**DOCUMENT EXTRACT:**
In § 22 we showed the risks and real losses that Swedes have to face with regard to their property. Did we not combine into a society in order to enjoy security for our lives and property and entrust the protection of them to the Sovereign Power?

To achieve such a great aim it is necessary, first, to stabilize the exchange rate appropriately.1 It may not respond to any instruction as long as its causes are left to operate freely and no one does anything about them. Such were the earlier attempts to reduce it, which could not possibly have succeeded, but if the mainsprings are slackened in careful stages, the exchange rate will eventually relax of itself, without any decrees regarding the actual rate.

All this was clearly and circumstantially presented to the honourable Estates of the Realm at the last Diet, including a draft of the actual regulation by which it might be brought about, but little has been done about it, so that the effect of that has been minimal. If this is rejected, then Mr Christiernin’s proposal for a 72-mark exchange rate may be adopted, though on condition that he stands surety for the kingdom against all indemnities should the proposal not succeed or not endure longer than the stabilization of the exchange rate that a few years ago cost the kingdom more than 60 tunnor guld. For we certainly have no more money to squander, when the kingdom is already riddled with debts.

**TO DO:**
1) In the exchange-rate passage, what exchange rate did Mr Christiernin propose?
2) Continue the exchange-rate passage from its last sentence.
The material that follows comes from a separate source and is unrelated to the exchange-rate passage.

**COLLECTED MATERIAL:**
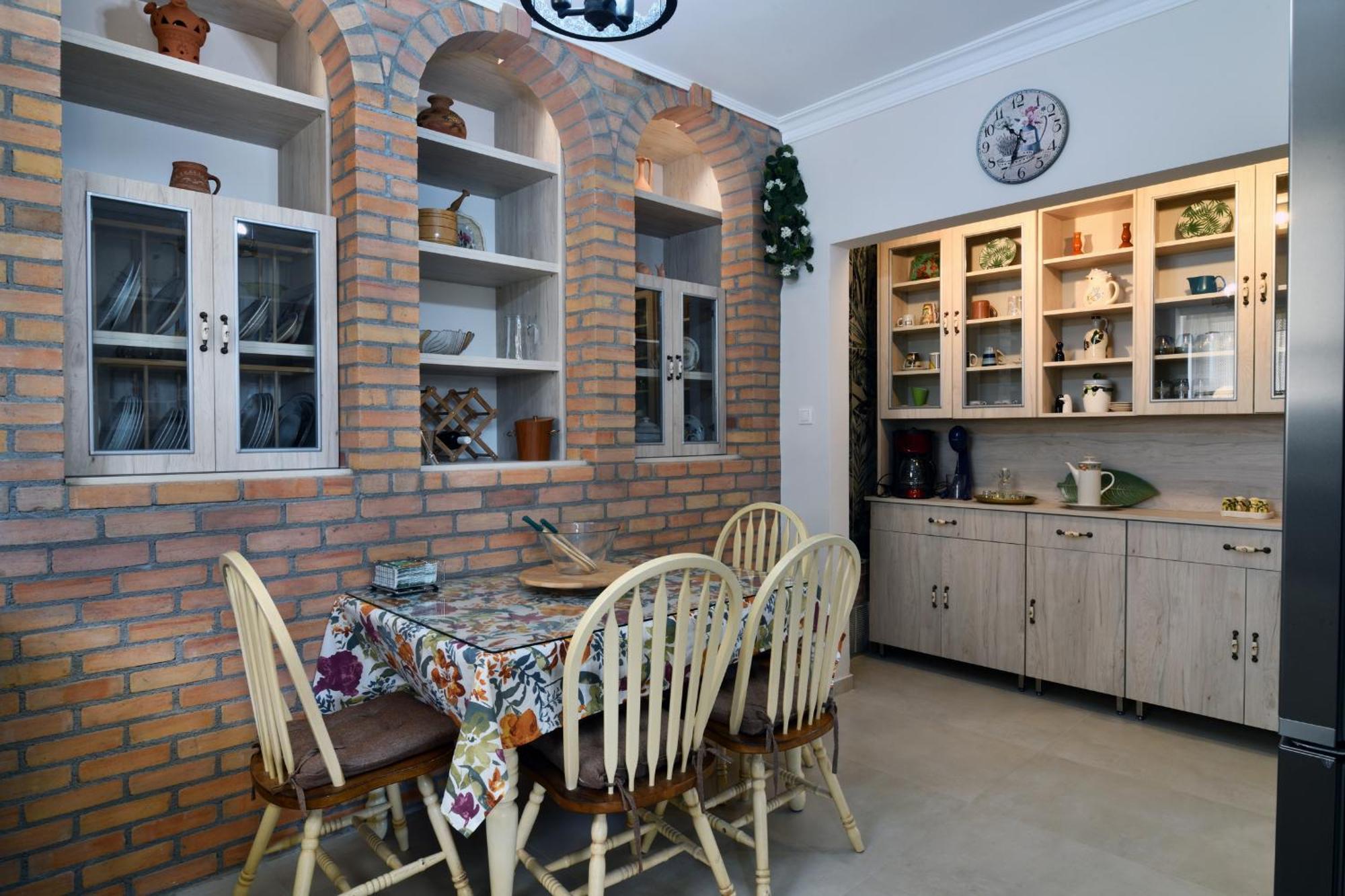 Favola Golden Holiday home *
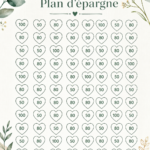 Image d'un livre avec l'écriture de 8000 en lettres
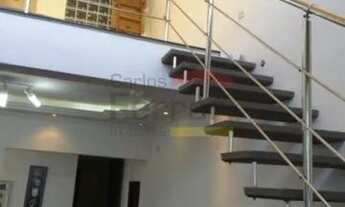 Imagem 3: CASA 03 DORMITÓRIOS - ASSOBRADADO - BOM RETIRO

**ANSWERS PER TASK:**
1) A 72-mark exchange rate.

2)
Second, once that has been done, the general public should be informed of the rate at which all our currency – dukat, riksdaler, carolin, sexstyver-stycke, plåt, slant, etc. – will be reckoned in daler according to its intrinsic value in the stabilized exchange rate, so that neither natives nor foreigners may fleece us by means of it, for otherwise there will never be a lack of expedients by which to enrich oneself at the expense of the general public.

In short, Sweden has long been shrouded in obscurity by the exchange rate. It is already high time to pay for the goods and labour of the inhabitants in coin of genuine value and not merely a stamped denomination.


  1. to stabilize the exchange rate: note here Chydenius’s standpoint, which is widely different from what he later held in A Remedy for the Country by Means of a Natural System of Finance.